À l’époque de l’expansion maritime européenne vers le grand large et les nouveaux mondes, la production de cartes portulans en Méditerranée se poursuivit, pour la plupart selon des traditions inchangées. En effet, les progrès de la navigation astronomique, qu’on utilisa à partir du XVI
e siècle pour les longues durées et les grands espaces des routes océaniques, affectèrent peu les habitudes des marins méditerranéens. Ceux-ci continuèrent à pratiquer la navigation à l’estime et à calculer la position du navire à partir de repères côtiers, comme l’expliquent le traité de Benedetto Cotrugli (1464) et d’autres œuvres postérieures
1. Quelques changements sont observables néanmoins dans la construction des cartes, témoignant d’un certain intérêt pour les progrès scientifiques de l’époque, tandis que les éléments décoratifs laissent apparaître les goûts et les évolutions artistiques de la Renaissance.

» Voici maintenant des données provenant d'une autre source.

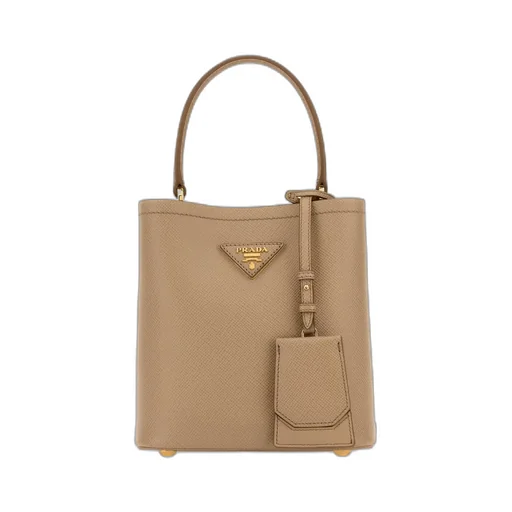 Panier Logo Embossed Bucket Bag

La demande en cartes portulans demeura forte et entretint une production assez abondante dans certains grands ports méditerranéens, au sein de petits ateliers artisanaux et familiaux, transmis de père en fils. Parmi les documents conservés jusqu’à nos jours, les cartes et atlas portulans exécutés aux XVI
e et XVII
e siècles sont environ quatre fois plus nombreux que ceux qui remontent aux XIV
e et XV
e siècles, et l’on en découvre encore dans des bibliothèques ou dans les mains de particuliers, au point que leur nombre dépasse aujourd’hui les huit cents exemplaires. Les marques de possession laissent penser que l’éventail des acquéreurs s’est considérablement élargi, jusqu’à inclure, outre les nobles, grands prélats et fonctionnaires de haut rang, des capitaines et pilotes pour lesquels ils constituaient sans doute des souvenirs de toute une vie passée en mer.